The first time superintendent plans to use those same strategies and skills in Lewiston, a district known for its low-test scores, poverty and racial division. Despite its flaws, Finn is confident the district can be transformed but he says he needs everyone in his community standing behind him.

"Looking at the self-esteem of our city, folks will just outwardly say 'welcome to the Dirty Lew' and I think about that and say, 'wow, so we call ourselves that?'" Finn. "Or we've lowered our expectations to the point where that's as good as we can do... and so rather than raise our expectations we lower them to try to at least come close to what the performance is."
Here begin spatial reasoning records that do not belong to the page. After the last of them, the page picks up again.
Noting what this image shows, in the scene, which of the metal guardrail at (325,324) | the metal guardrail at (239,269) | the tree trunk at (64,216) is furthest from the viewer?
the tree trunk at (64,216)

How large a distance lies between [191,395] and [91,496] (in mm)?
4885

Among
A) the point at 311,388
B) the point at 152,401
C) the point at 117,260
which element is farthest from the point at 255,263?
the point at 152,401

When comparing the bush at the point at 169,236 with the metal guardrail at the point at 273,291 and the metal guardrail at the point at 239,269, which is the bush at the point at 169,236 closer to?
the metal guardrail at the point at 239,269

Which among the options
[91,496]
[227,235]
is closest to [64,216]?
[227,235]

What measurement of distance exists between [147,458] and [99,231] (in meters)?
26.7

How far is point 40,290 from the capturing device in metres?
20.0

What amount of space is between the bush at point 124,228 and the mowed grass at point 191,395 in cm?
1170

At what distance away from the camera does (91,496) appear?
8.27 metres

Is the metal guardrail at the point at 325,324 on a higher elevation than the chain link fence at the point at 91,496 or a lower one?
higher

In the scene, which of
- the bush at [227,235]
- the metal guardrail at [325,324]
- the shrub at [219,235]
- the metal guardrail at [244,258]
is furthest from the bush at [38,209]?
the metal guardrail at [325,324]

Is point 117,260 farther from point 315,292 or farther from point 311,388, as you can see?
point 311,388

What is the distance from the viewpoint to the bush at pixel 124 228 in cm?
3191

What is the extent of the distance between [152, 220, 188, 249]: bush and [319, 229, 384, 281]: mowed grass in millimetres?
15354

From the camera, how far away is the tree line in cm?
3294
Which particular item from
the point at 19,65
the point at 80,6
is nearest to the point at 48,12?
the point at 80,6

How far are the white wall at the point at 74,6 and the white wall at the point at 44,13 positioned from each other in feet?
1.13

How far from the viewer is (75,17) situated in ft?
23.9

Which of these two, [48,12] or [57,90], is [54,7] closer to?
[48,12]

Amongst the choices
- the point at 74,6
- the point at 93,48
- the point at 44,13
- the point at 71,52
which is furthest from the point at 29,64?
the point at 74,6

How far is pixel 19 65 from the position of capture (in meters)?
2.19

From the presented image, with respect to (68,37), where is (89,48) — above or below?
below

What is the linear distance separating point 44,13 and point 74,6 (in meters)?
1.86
For Finn, failure is not an option. If everything goes according to plan, Finn expects the district to have a 90% graduation rate by 2022. He says it won't be easy, it won't happen overnight, but change will come.

If a student or teacher needs extra help along the way, Finn says he's ready to be there. Saying it wasn't for his high school teacher, Mrs. Star, he might not be where he is today.

"My senior year, I found myself homeless. I was a homeless teenager on my 18th birthday and I had to get through the rest of my school year to graduation," Finn said. "I almost didn't graduate, believe it or not, I'm leading the second largest district in Maine right now and I almost didn't graduate."

Finn says too many students face the same struggles he did his senior year only on a daily basis, which means his team needs to work even harder to make sure they are getting everything they need at school.

"I almost didn't graduate because I was hungry, because I didn't have a place to live and I didn't know where I was going to go or what I was going to do," Finn said. "But my teachers believed in me and one in particular believed in me... she was the only one who asked what was going on... and because she asked those questions I could tell her what was happening and she saw me right through graduation."

He's confident the team standing around him will draft a plan that works best for each individual school, giving the power back to the people instead of listing orders from afar. Last month the district held a back to school rally for teachers and faculty, Finn says he knew in that moment his team was ready for all the positive changes to come.

"They turned this thing into a full blown high school pep rally -- there were even beach balls, who brings beach balls to a faculty meeting," Finn joked. "What I saw there was we've got a gym full of hope right here, they think they can do this."

He's got a long road ahead of him, but Finn is ready for the 2019-2020 school year and implementing the three year plan he and the rest of his district figure out together. On top of that, he's already promised to see it through.

"That's where we are right now, I think we've come to our reality," Finn said. "We can't continue with the current status quo that's in place, we've got to shock it and then do something about it."